平成28年11月21日(月)、11月22日(火)に、JR東日本総合研修センター(福島県白河市)において、第29回体験型安全文化管理者セミナーを開催し,27名の参加がありました。
安全に対する基本的な考え方や鉄道の特性を踏まえた安全確保の考え方等、JR東日本における第一線社員への安全教育について説明がありました。「安全とは、危険でない状態を確保・向上しようとすることによって達成できるもの」という考え方や、人間の特性を踏まえた「自分だけは大丈夫という過信の壁を低くする努力」、「忘却曲線を考えた繰り返し教育」など、原子力安全文化の向上にも通じるヒントが多数ありました。
人間の特性を考えるとその行動は自分のやる気,意識水準,職場環境などに大きく左右されることや、危険感受性が鈍った時には事故が発生しやすくなることなど、具体例を交えた説明がありました。人間の特性上、エラーを防ぐことは極めて難しいが、新人・熟練者・現場第一線・管理者が陥り易いエラーのパターンを自覚することで、事象が起きそうな時や起きてしまった時に、エラーパターンを思い出すことにより、エラーの回避に役立つことを学びました。
電車の運転士が実際に訓練で使用しているシミュレーターを用いて、運転操作を体験しました。運転士が乗務中に行っている指差喚呼の繰り返しが、運行の安全を支えていることを学びました。
電車の運転士が実際に訓練で使用しているシミュレーターを用いて、受講者が列車運転を体験し、運転シミュレーター訓練のポイントを説明して頂きました。
JR東日本では、社員の安全教育の意識付けのために、「事故の歴史展示館」を活用しています。過去の事故事例を学ぶことにより、事故の悲惨さや社会的な影響の大きさなどを体感し、「起こり得ないと思わず、起こってしまったら又は起こらないために自分はどうするか」と捉えることを学びとしました。
事故や緊急事態が発生した際、お客様の迅速な避難を確実に行うための発声、整列、点呼訓練を行いました。また、線路に接近する際に身を守るための、指差喚呼等基本動作訓練を体験しました。
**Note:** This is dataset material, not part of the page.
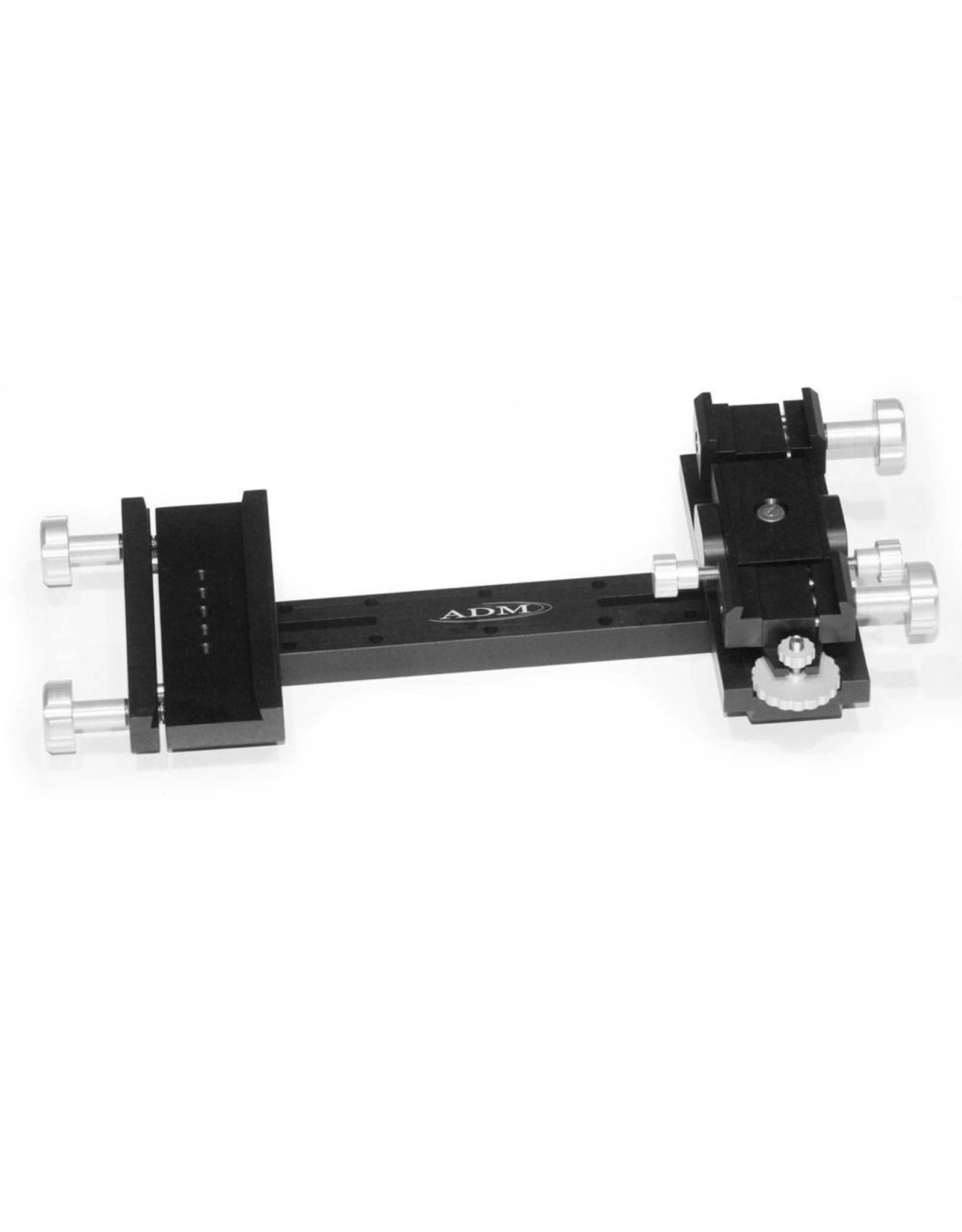 ADM ADM Mini-MAX ALT/AZ Aiming Device Female Saddle Version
ホームでの安全の取組みについても、ホームの構造や、ホーム非常停止ボタンを押す意味などについての理解を深めることができました。また、ホームからの転落者を救出する訓練を、ダミー人形を使って行いました。線路上の足場の悪さや、転落者は一人では救出できないことが体験できました。
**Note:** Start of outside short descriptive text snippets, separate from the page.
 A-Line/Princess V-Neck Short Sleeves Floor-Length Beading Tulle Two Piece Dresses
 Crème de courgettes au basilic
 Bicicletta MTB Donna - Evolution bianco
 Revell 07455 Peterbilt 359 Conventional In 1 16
実習用の線路において、対向列車を急停止させる訓練(信号炎管等を用いた列車防護訓練)を行いました。講師から、「多重事故を防ぐために自分しか列車を止められない状況を想定する。自分が列車にひかれたり、信号炎管で火傷していては列車を止められず、お客様を守ることができない。」との心構えが伝えられ、大きな声や身振りで安全確認や信号炎管の操作を、緊張感をもって実施しました。
最後のプログラムとして、「今回のセミナーで参考になったことや学んだことを職場でどの様に活かすか」について、グループワークを行いました。グループ討議や発表・質疑応答を通じて、セミナー内容や職場での活用について、更に情報の共有化や理解を深めることができました。
セミナー後のアンケートでは、次のようなご意見・ご感想を頂きました。
●事故事例に触れて安全の大切さを知ることで、より真剣にセミナーを受けることができ、体験訓練もバランスよく構成された有意義なセミナーでした。
●事故の歴史展示館での写真は、悲惨さや社会的な影響の大きさに非常にインパクトを受けました。事故の教訓からは、2度と同じようなことを発生させない決意や過去から学ぶことを伝承していくことの重要性を感じました。
●安全に対する気持ちを更に向上することができた有意義な研修でした。今後は会社に持ち帰り、学んだことを1つでも2つでも有効に使っていけるようにしたいと思います。